Extract

===============

# Cars not starting...



## Naughty240 (Jun 4, 2004)

First off I tried SEARCHING before someone flips out on me lol. Anyway I went up to the store the other day, when I got back into my 240 and turned the key... nothing happend, litterally nothing, it didnt try to turn over or that clicking noise never took place, like the starter was trying. Batteries great, everything electronic works in the car. I think it might be that the starter isnt getting power, the wirings all tore up. So does anyone have any idea on how I can fix this? If I need anything new links or phone numbers would be awesome, thank.


----------



## Naughty240 (Jun 4, 2004)

...anybody know where i can get new harness or sumn???


----------



## joerc240sx (Jan 19, 2003)

junk yard, nissan, or make one with new cable.


----------



## Naughty240 (Jun 4, 2004)

Think Ive found the problem...

http://img78.photobucket.com/albums/v294/Naughty240/starter.jpg

My brother noticed that today, its not connected to anything, its right next to the starter. I would jack it up and get under there and see where to connect it, but my bros using the jack stands on his civic. So does anyone know how I can find out how to connect this?


----------



## augimatic (Mar 23, 2004)

Phone books?


----------



## Naughty240 (Jun 4, 2004)

what do you mean?


----------



## joerc240sx (Jan 19, 2003)

Have you pulled the starter off and had it tested yet? you can pull it off from under the hood. i belive that wire is for a auto tranny, mine has a connector right around there that goes to nothing. see if it has a plug in the end of it. there are 2 wires that go to the starter. you have the power from the battery, and the smaller one with the connecter.

some other things you can check. the clutch engagement sensor on the clutch pedel, i broke mine once drifing, that will keep the car from doing anything when you try to start it. does it push start ok?

===============

Your tasks
1. Answer these questions from the thread about the 240 that will not start:
(a) Where had the first poster gone before the car failed to start?
(b) According to joerc240sx, from where can the starter be pulled off?
(c) Why can the first poster not jack up the car and look underneath?
2. Decide whether each statement agrees with the thread about the 240 that will not start. Answer yes or no, and quote the words that settle it.
(a) The first poster reports that the battery is in poor condition.
(b) joerc240sx names a junk yard as one place to get a new harness.
(c) joerc240sx states that two wires go to the starter.
3. Write the next post in the thread about the 240 that will not start, picking up from its final post.

Provided data
===============

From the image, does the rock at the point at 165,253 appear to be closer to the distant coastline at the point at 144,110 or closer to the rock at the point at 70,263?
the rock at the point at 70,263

===============

Expected results
1.
(a) To the store.
(b) From under the hood.
(c) The poster's brother is using the jack stands on his Civic.

2.
(a) No: "Batteries great, everything electronic works in the car."
(b) Yes: "junk yard, nissan, or make one with new cable."
(c) Yes: "there are 2 wires that go to the starter."

3.
----------



## UNISH25 (Aug 12, 2002)

Naughty240 said:


> First off I tried SEARCHING before someone flips out on me lol. Anyway I went up to the store the other day, when I got back into my 240 and turned the key... nothing happend, litterally nothing, it didnt try to turn over or that clicking noise never took place, like the starter was trying. Batteries great, everything electronic works in the car. I think it might be that the starter isnt getting power, the wirings all tore up. So does anyone have any idea on how I can fix this? If I need anything new links or phone numbers would be awesome, thank.


I can't clearly understand the problem here...
I'm not sure but did you have anyone install anything just recently into your car?

I don't really think it's that harness, 
Because you said your car was working fine, before you went into a store.
When you came back it was not starting. 

Are you 100% sure your alternator and battery are fine? 
Honk the horn and turn on your radio system to test out the battery. 
The alternator you really can't test out.

It could also be a fuse is blown out somewhere, somehow! Check all the fuses in the car and underneath the hoood if they are good or not!


----------



## Naughty240 (Jun 4, 2004)

Going to pull off the starter today. Thing it might be the solinoid or something, because it feels really loose. Yeah the car push starts easy, how would I check the clutch engagement sensor?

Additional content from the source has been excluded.